— DATA SHOWN —
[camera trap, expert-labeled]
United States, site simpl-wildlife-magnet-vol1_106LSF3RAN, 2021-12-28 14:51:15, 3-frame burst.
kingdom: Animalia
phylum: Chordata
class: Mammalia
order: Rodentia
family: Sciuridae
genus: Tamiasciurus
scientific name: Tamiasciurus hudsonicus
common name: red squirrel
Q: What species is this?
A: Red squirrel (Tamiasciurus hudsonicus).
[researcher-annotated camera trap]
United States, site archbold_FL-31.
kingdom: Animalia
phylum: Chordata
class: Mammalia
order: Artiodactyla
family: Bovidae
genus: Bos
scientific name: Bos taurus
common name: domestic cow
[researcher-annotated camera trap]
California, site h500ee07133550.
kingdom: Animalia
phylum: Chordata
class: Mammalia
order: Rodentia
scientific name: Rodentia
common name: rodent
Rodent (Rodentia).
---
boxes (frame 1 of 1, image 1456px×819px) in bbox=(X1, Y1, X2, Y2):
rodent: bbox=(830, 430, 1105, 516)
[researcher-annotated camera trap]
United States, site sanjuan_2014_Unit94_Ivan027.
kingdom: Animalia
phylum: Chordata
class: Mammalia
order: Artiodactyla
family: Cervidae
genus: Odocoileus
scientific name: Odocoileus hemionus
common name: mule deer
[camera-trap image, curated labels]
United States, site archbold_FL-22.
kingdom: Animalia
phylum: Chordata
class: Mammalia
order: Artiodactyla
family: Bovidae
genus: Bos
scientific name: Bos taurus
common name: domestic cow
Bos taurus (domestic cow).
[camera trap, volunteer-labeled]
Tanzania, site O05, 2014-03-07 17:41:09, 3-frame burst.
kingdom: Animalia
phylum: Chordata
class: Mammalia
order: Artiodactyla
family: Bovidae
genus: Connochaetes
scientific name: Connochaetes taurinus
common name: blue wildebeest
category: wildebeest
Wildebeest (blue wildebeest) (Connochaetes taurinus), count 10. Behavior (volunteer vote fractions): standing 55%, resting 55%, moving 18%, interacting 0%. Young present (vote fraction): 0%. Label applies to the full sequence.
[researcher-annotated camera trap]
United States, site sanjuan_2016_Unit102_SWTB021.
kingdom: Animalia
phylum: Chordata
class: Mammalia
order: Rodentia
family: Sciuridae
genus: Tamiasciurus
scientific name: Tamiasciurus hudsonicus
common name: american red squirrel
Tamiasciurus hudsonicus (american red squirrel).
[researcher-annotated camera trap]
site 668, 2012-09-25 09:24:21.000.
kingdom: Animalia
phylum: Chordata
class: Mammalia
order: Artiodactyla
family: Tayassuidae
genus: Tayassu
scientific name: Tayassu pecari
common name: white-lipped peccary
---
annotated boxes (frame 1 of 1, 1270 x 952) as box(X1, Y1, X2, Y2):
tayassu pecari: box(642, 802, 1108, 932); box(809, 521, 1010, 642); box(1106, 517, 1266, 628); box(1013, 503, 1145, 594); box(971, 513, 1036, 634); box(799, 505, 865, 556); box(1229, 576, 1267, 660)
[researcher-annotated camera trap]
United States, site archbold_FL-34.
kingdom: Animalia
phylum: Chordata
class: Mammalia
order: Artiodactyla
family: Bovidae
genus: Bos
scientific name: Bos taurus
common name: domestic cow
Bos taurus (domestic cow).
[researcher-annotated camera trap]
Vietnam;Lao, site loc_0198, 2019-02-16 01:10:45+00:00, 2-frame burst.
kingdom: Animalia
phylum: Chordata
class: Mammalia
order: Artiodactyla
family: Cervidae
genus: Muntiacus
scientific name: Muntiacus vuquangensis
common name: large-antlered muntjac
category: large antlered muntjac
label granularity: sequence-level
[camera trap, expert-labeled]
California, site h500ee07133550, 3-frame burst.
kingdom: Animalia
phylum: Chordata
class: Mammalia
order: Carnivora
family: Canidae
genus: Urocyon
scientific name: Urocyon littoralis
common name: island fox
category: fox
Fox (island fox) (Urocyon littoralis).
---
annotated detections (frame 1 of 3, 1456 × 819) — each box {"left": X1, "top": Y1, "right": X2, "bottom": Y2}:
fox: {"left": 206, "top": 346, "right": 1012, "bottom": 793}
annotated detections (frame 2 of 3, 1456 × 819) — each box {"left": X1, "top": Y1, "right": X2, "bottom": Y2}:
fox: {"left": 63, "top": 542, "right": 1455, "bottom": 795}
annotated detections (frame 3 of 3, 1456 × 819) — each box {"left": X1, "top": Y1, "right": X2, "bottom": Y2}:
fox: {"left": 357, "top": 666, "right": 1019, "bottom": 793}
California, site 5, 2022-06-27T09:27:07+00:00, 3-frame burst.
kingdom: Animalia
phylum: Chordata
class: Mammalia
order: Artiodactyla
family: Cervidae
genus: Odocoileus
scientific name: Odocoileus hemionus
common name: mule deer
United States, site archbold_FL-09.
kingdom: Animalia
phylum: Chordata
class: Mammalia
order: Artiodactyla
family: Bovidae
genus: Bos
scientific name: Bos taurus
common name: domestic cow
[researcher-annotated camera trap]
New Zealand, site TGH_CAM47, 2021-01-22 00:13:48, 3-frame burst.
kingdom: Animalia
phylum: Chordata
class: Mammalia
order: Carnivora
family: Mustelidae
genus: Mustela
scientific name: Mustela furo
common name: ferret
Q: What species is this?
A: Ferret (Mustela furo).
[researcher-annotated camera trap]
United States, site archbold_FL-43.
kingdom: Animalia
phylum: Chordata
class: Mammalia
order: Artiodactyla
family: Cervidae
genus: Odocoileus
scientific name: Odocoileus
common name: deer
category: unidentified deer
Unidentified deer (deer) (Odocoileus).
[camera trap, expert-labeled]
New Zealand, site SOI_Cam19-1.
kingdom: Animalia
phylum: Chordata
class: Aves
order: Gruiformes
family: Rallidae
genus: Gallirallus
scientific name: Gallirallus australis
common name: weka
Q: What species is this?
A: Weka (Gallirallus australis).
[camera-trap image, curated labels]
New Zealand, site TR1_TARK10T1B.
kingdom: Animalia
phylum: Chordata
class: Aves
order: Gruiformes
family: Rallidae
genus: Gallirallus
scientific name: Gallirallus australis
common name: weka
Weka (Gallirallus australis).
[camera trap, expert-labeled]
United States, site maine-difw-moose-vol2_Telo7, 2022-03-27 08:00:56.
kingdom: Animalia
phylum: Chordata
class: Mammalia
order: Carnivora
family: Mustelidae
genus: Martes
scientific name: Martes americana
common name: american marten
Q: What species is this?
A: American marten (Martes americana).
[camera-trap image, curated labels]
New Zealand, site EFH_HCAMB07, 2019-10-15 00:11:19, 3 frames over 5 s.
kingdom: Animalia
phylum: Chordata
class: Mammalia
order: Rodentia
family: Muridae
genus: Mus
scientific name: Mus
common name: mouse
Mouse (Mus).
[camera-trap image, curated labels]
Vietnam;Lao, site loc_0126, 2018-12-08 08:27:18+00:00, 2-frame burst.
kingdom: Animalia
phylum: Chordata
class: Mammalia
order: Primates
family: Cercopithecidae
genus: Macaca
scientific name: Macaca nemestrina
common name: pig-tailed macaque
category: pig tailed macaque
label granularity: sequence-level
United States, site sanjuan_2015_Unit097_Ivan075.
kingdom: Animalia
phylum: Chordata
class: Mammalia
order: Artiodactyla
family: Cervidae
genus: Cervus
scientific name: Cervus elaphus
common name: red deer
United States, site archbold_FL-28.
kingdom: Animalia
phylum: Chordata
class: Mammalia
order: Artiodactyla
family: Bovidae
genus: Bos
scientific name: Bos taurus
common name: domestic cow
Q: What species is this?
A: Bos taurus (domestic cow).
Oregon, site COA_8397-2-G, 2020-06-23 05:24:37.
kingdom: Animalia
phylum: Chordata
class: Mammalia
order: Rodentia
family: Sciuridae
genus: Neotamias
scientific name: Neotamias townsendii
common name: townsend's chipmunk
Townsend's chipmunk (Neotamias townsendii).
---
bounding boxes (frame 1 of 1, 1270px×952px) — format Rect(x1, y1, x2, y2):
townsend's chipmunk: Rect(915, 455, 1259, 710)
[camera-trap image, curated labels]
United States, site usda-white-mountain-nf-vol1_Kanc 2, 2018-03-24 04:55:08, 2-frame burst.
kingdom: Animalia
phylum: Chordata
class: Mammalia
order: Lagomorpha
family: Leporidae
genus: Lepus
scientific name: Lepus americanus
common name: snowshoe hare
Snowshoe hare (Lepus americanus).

— PROBLEM —
Transcribe the entries above word for word, from the first line through the line containing "scientific name: Rodentia", and nothing else.

— SOLUTION TO THIS PROBLEM —
[camera trap, expert-labeled]
United States, site simpl-wildlife-magnet-vol1_106LSF3RAN, 2021-12-28 14:51:15, 3-frame burst.
kingdom: Animalia
phylum: Chordata
class: Mammalia
order: Rodentia
family: Sciuridae
genus: Tamiasciurus
scientific name: Tamiasciurus hudsonicus
common name: red squirrel
Q: What species is this?
A: Red squirrel (Tamiasciurus hudsonicus).
[researcher-annotated camera trap]
United States, site archbold_FL-31.
kingdom: Animalia
phylum: Chordata
class: Mammalia
order: Artiodactyla
family: Bovidae
genus: Bos
scientific name: Bos taurus
common name: domestic cow
[researcher-annotated camera trap]
California, site h500ee07133550.
kingdom: Animalia
phylum: Chordata
class: Mammalia
order: Rodentia
scientific name: Rodentia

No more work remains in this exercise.